We turn to the question whether this court has the power to pass on the defendants’ motion to determine or fix the amount of the appeal bond. We find no statutory authority vesting the Appellate Division with power to determine or fix the amount of the appeal bond “and the nature of the security to be given with that bond.” “As a rule the court granting an appeal is the only court vested with the power to fix the amount of the appeal bond or undertaking, and it cannot be fixed by the appellate court in the absence of statutory authority.” 4A C.J.S. 262, Appeal and Error, § 545 (b); see Doudell v. Shoo, 158 Cal. 50; Meyers, Whitty & Hodge, Inc. v. Popich Marine Construction, Inc., 143 So. 2d 739, 742 (La. App.); Harjo v. Aubrey, 184 Okla. 344; Winberly v. Homeland Realty Co., 131 S.W.2d 423 (Tex. Civ. App.). “Where the statute mahes no provision for fixing the amount the court granting the appeal must fix such an amount as will be adequate for the protection of the appellee.” 4A C.J.S. 262, Appeal and Error, § 545 (a); see Ricci v. Bove’s Executor, 116 Vt. 335, 339. Where the appeal bond is deemed to be insufficient by the party whose interest may be adversely affected by the appeal, “additional security may be ordered by the court from *355whose judgment the appeal was taken or any judge thereof, on motion and notice to the adverse party.” Maltbie, op. cit. § 120, p. 144.1
Since we do not have the power or authority to determine or fix the amount of the appeal bond, our conclusion that the appeal is not properly pending exhausts our jurisdiction and precludes consideration of it. “Want of bond with surety, where bond with surety is by statute a prerequisite of review, furnishes a sufficient ground of dismissal of the appeal.” West Haven Housing Authority v. Simmons, 5 Conn. Cir. Ct. 282, 288. These requirements are controlling and jurisdictional.
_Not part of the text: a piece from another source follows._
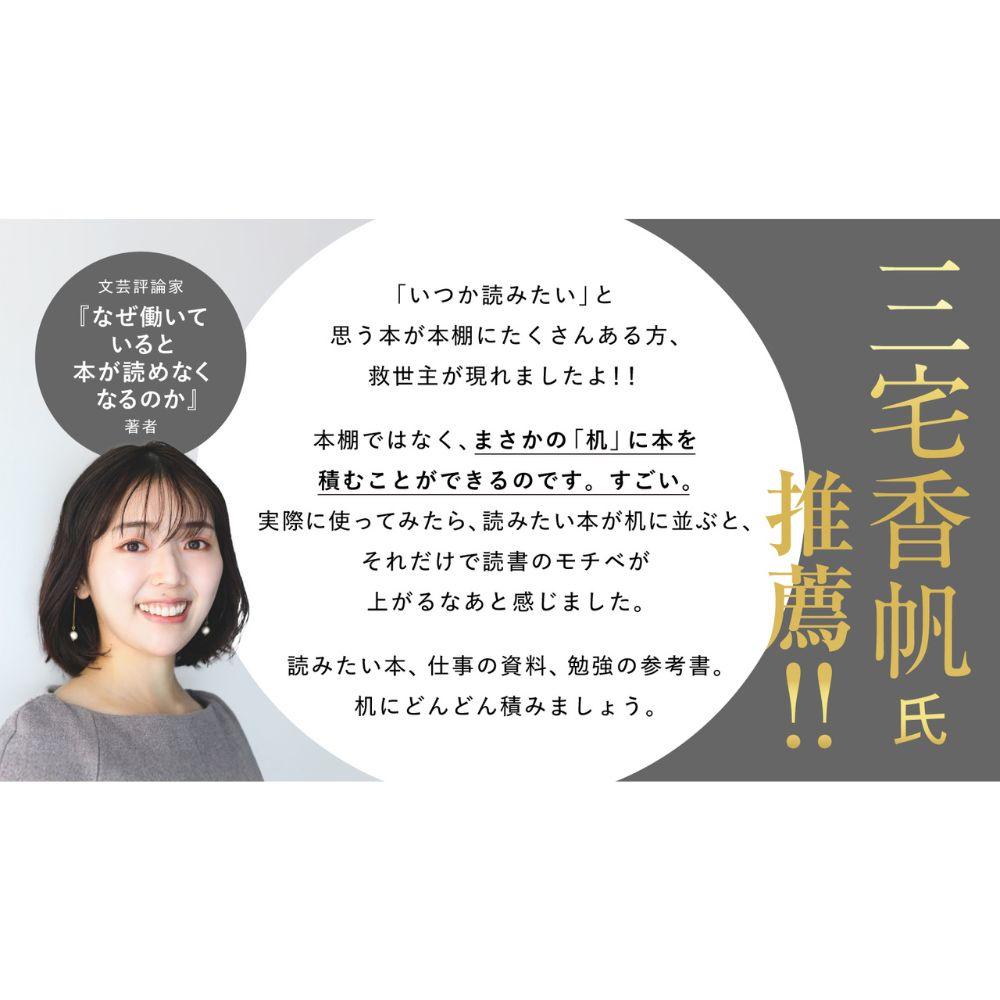 【予約】積読ホルダー（ブラック）※2025年12月中旬頃発送予定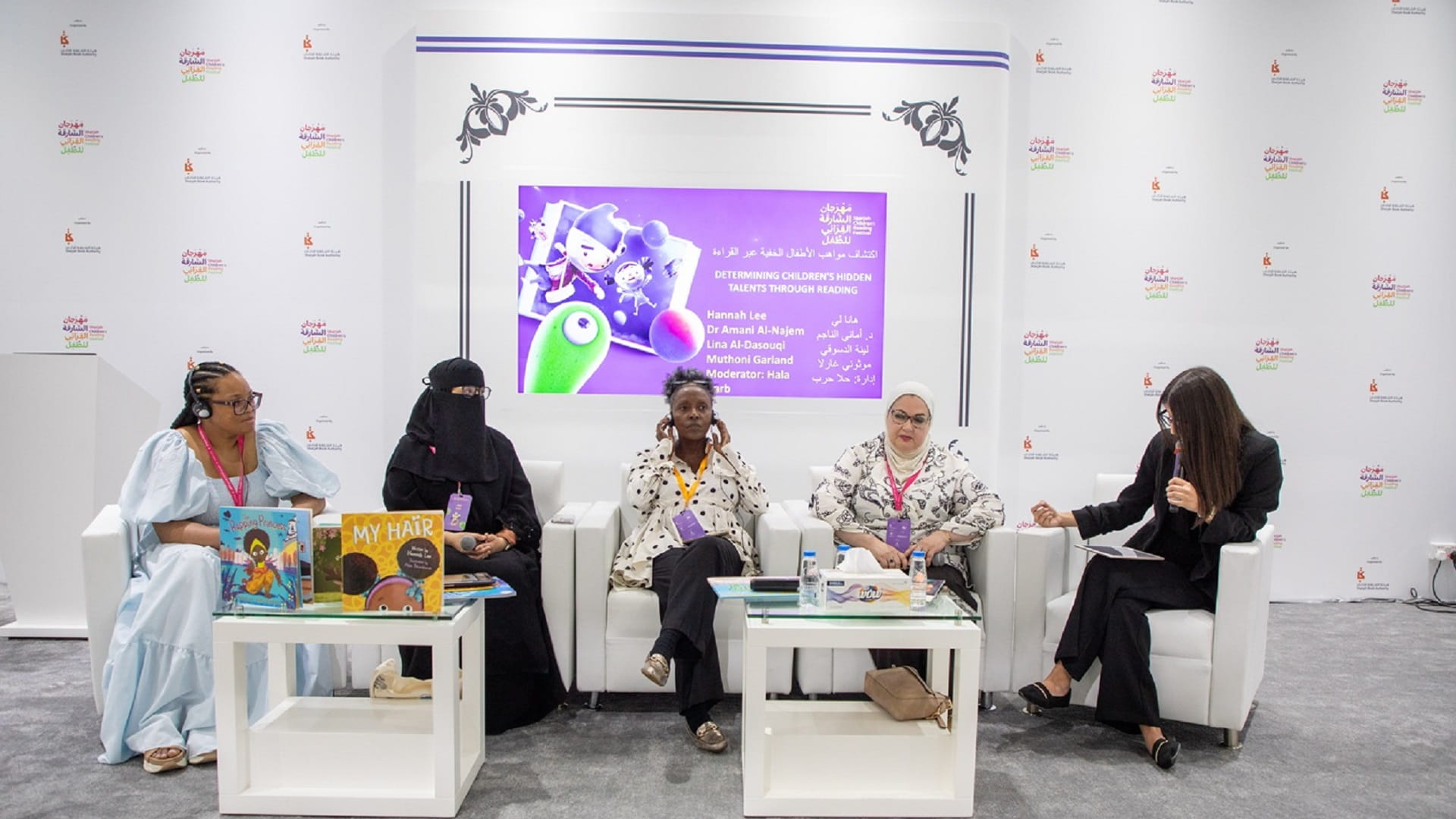 Stories as a gateway to children’s hidden talents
The defendants’ motion to determine bond is denied; the appeal is dismissed.
In this opinion Kosicki and Kinmonth, Js., concurred.
In England on appeal the appellant is required to deposit a sum fixed by the judge not exceeding the amount of the money or value of the thing affected by the order or judgment or give such security for said sum as the judge may direct. 1 Woodfall, Landlord and Tenant (26th Ed.) § 2362, p. 1083.